It is very interesting to see how the media and various public figures have reacted to Mandela's death. There has been a lot of talk about Mandela's commitment to forgiveness and reconciliation. And that was undoubtedly part of his legacy, and one which as Christians we celebrate. But Mandela realised, in a way I am not convinced that all his obiturists do, that genuine forgiveness is hard won. Forgiveness is not cheap; rather for him it occurred on the other side of a life involving taking sides against injustice, suffering, persecution, struggle, and victory. In the same way, of course, the forgiveness we all need comes to us through a life, through the blood of the Cross, and through the triumph of the empty tomb. There is nothing glib here, nothing that allows us to cover up injustice, or the need to oppose it, with premature appeals to forgiveness. The prophet Jeremiah denounces those who "cry 'peace, peace' when there is no peace".
It is the less comfortable, more confrontational side to Mandela in which I am interested.

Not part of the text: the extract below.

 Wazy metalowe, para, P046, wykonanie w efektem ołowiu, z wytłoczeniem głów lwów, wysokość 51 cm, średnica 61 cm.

In standing up for justice in the face of power exercised for injustice, he echoes the prophetic tradition of the Old Testament. The prophets were not - as we sometimes are in danger of thinking - holy fortune tellers. Rather, they dealt solidly and squarely with the here-and-now of the real world, telling - often quite bluntly - God's people, especially their rulers, when they were falling away from their relationship with God by damaging the poor and the oppressed.
The Church - and that means all of us - needs to continue this prophetic work in our own day. It is part of what we have been baptised to do.
But nor should we get too comfortable, spending all of our time pointing out wrong doing in others (however necessary that might be when those others have the power to oppress and exploit) without ever turning our critical attention on ourselves. In today's gospel one of the central characters of Advent, the great prophet St John the Baptist, turns on some of God's People, the Sadduccees and Pharisees, calling them a 'brood of vipers' and warning them not to appeal to their special status as God's People. Because, after all, God doesn't need them. God could make new children for Abraham out of stone. They need to repent.
And what about us? It is no good us sitting smugly and imagining that as the Church we are somehow privileged. God no more needs us than he needed the Pharisees and Sadduccees. How are we failing to live God's children? How are we complicit in injustice and oppression? What are the hypocrisies of which we need to repent? Those questions force themselves upon us during Advent and we should each of us spend time thinking about them, and then turn back to the Lord who wants to forgive us.
Drop down, ye heavens from above; and let the clouds rain the Just One.